5. Additional Criteria - The state employee is not required to exhaust accrued vacation time, equivalent leave time or sick time to be eligible for the paid leave of absence and part pay. Equivalent leave time means leave time classified as other than vacation time or sick time and includes, but not limited to, leave time classified as recess rather than vacation time.

Q. Why do I need to send every Leave Earnings Statement to my agency?

A. Failure to do so could result in over/under payments. The intent of the statute is to make sure the employee has been paid as though he/she had never been on military leave.

Q. When does the part-pay begin?

A. After the expiration of the thirty calendar days from the activation date.

Q. What should be included in the calculation of the part-pay?

A. The employee's base rate of pay, plus longevity, in the employee's primary State position.

Q. What does the agency do when the employee returns?

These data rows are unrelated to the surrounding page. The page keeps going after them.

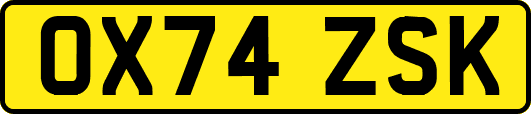 OX74ZSK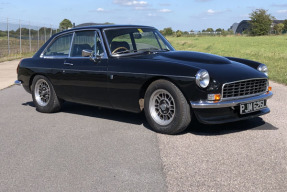 1972 MG MGB GT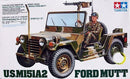 Tamiya 1:35th scale US M151A2 Ford Mutt (35123)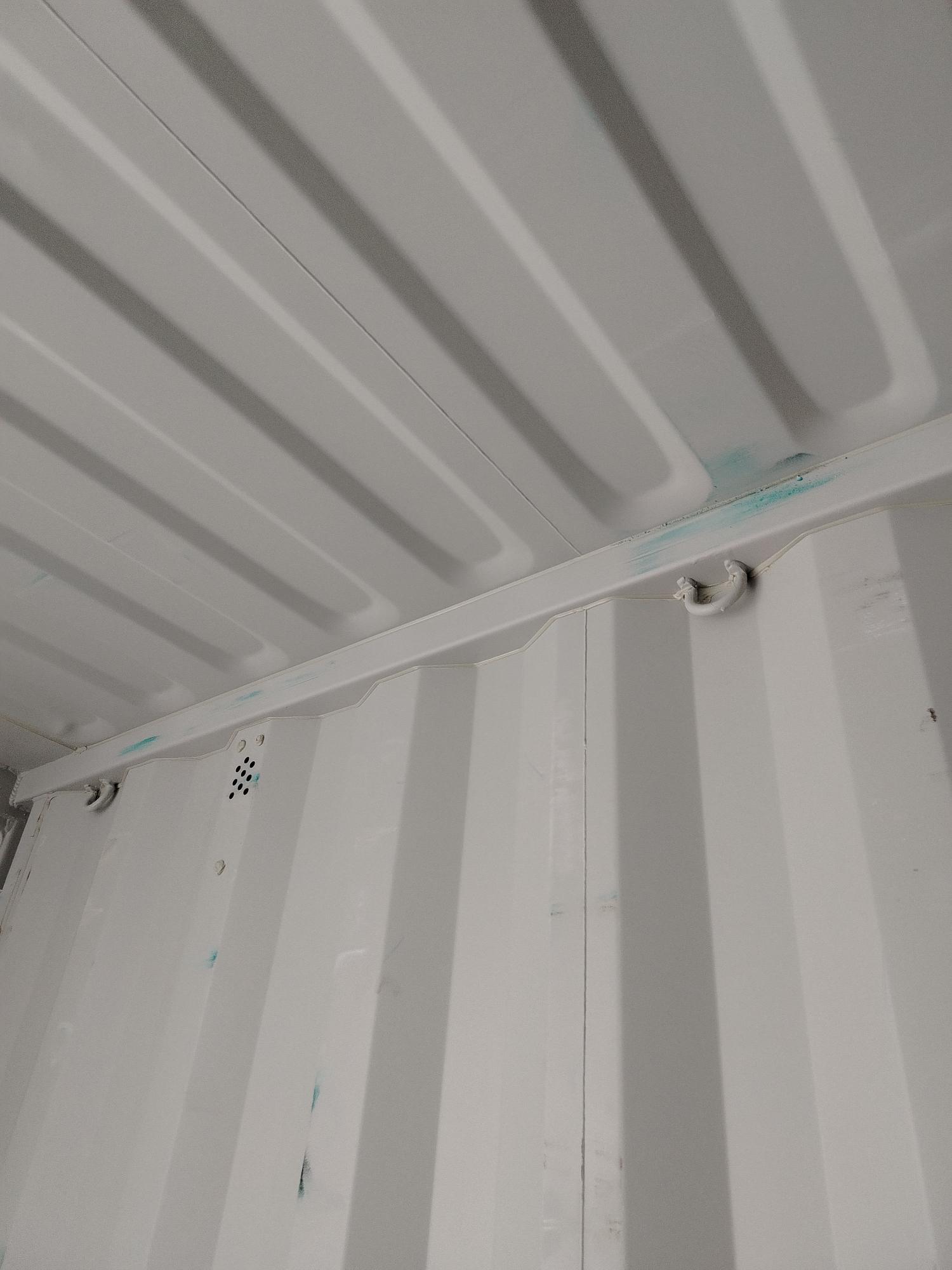 Морской контейнер CIMU0217712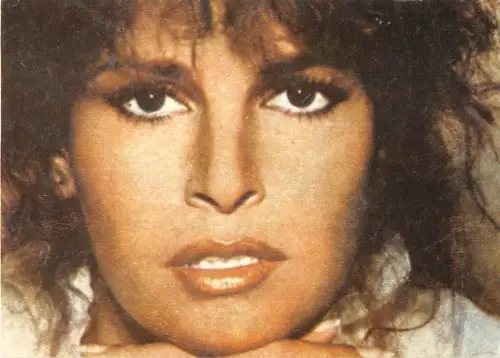 B27204 Raquel Welch Filmstar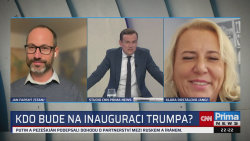 Farský: Nežmoulejme pozvánky na inauguraci Trumpa. Jako uražené děcko, vypálila Dostálová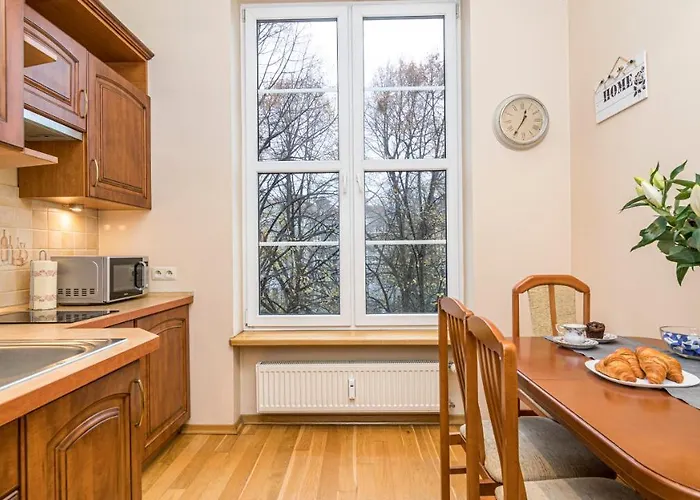 Appartement Maya's Flats & - Old Town Dluga 72 One Storey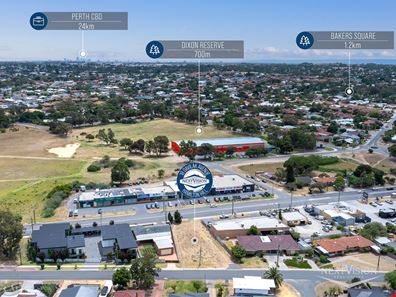 18 Davilak Avenue, Hamilton Hill WA 6163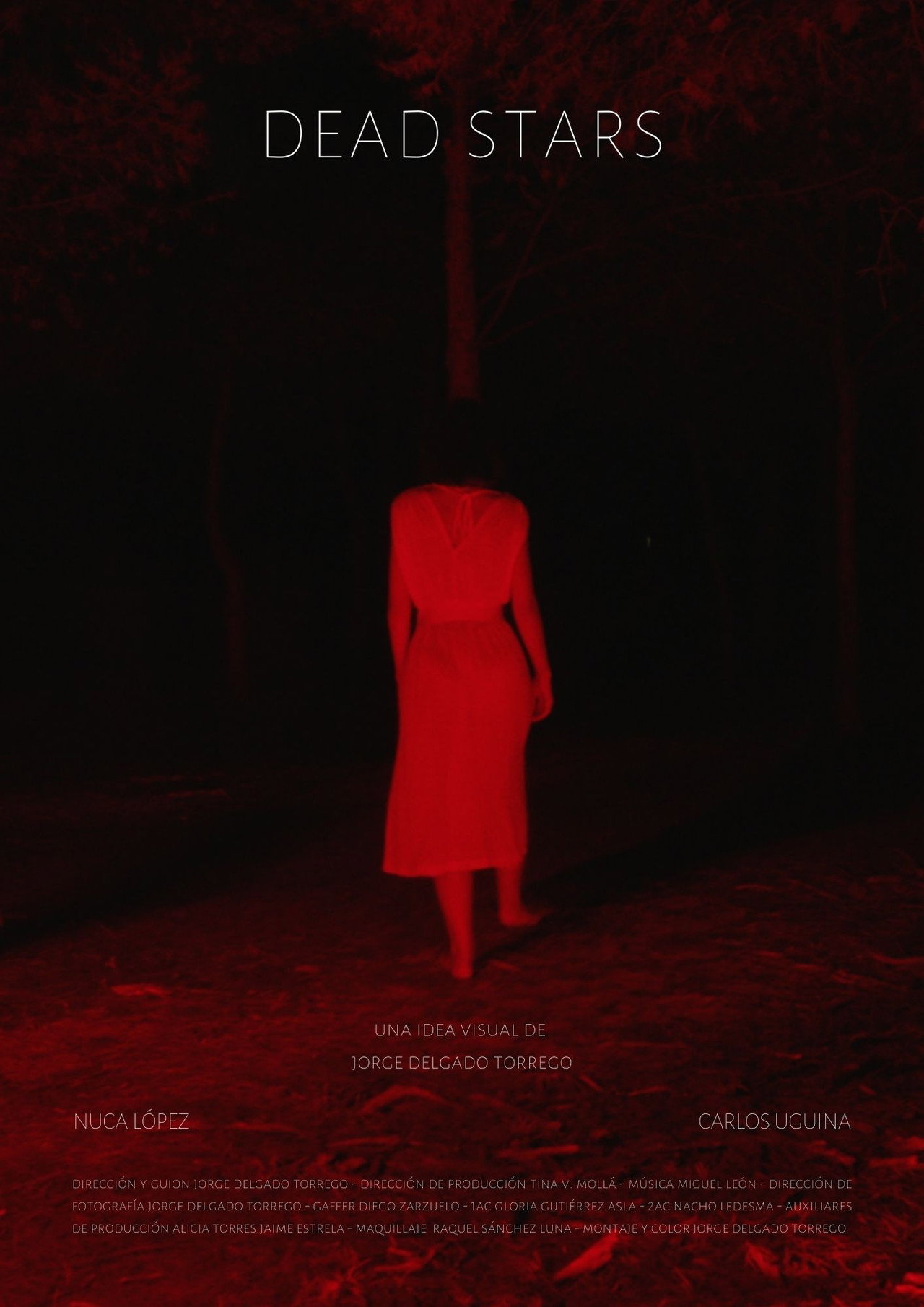 Dead Stars filmaffisch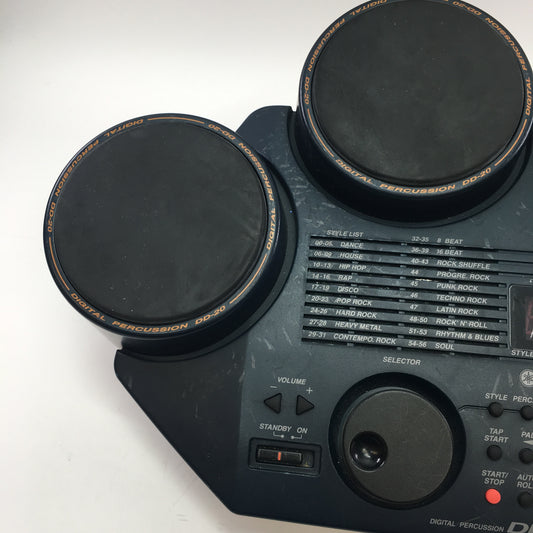 Yamaha dd-20 Digital Percussion Pad Tested and Working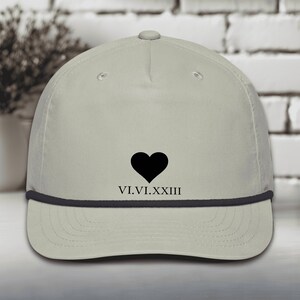 Gestickte personalisierte Golfmütze, benutzerdefinierte Golfmütze, benutzerdefinierte Golfmütze, Sportmütze, Golfgeschenke für Männer, Geschenk für Papa, Geschenk für Ehemann, Papamütze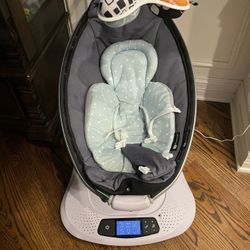 4 Moms Baby Swing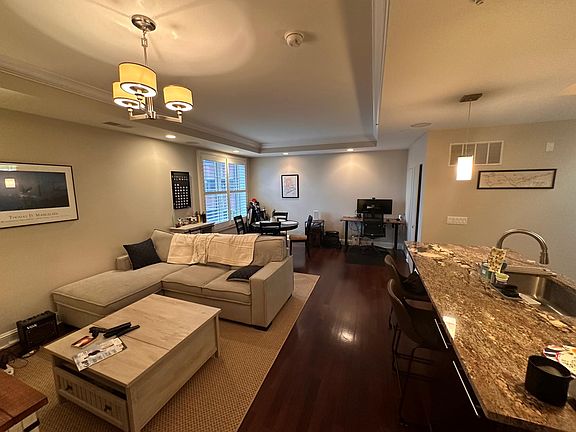 Open living space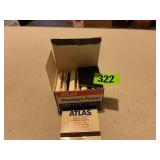 NOS Atlas Matchbooks
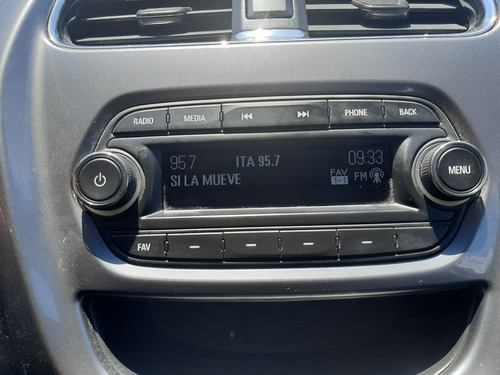 Imagen 13 de 15 de Chevrolet Beat Lt Tm 2020 Plata Ac Vt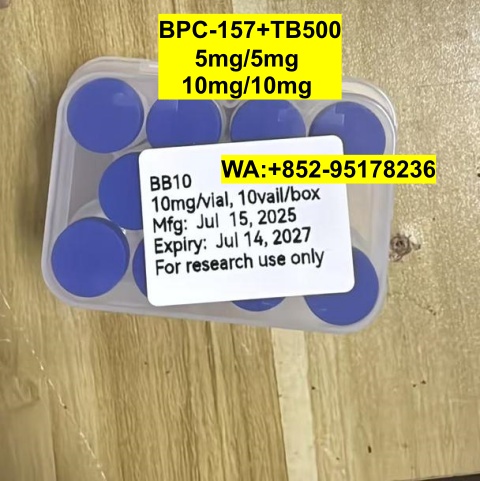BPC-157+TB-500 (Thymosin Beta-4) 10mg (Blend) BB10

A. Take the following steps to perform this reconciliation:

1. Obtain copies of the employees&' Leave and Earnings Statements covering the period that they were in active military duty status.
 
2. Calculate total gross military compensation. Gross military compensation would include, (but is not limited to) base military pay and special pay which includes enlistment and re-enlistment bonuses. Other items not included on gross military compensation are (BAH) housing, (BAS) subsistence, (OHA) overseas housing allowance and travel allowances.
 
Please Note: Combat Zone Exclusions: Enlistment and re-enlistment bonus payments and imminent danger/hostile fire pay that occurs at the time when service is in a combat zone are excluded from gross military compensation.
 
3. Determine the gross military compensation paid for the first thirty calendar days of each year of active military duty. Subtract this amount from the gross military compensation.
 
4. Subtract compensation received as a reimbursement of expenses. The remainder will be considered the adjusted gross military compensation.
 
5. Calculate the total amount of "part pay" paid to the employee.
 
This can be arrived at by determining the number of pay periods in which the part pay was paid and multiplying that number times the amount of part pay.
 
6. Determine the amount of what the State pay would have been for the same period, less the compensation received for the first thirty calendar days of each year of active military duty.

7. Add the amounts of step 4 and step 5, subtract the amount from step 6.
 
8. If the amount calculated in step 7 is less than the adjusted gross military compensation (step 4), the employee has been underpaid. The difference is to be paid to the employee as a lump sum payment.
 
9. If the amount calculated in step 7 is greater than the adjusted gross military compensation (step 4), the employee has been over paid. The difference is to be repaid by the employee. Take the necessary steps, as outlined in the employee&'s collective bargaining contract or as prescribed by State policy, to obtain repayment from the employee.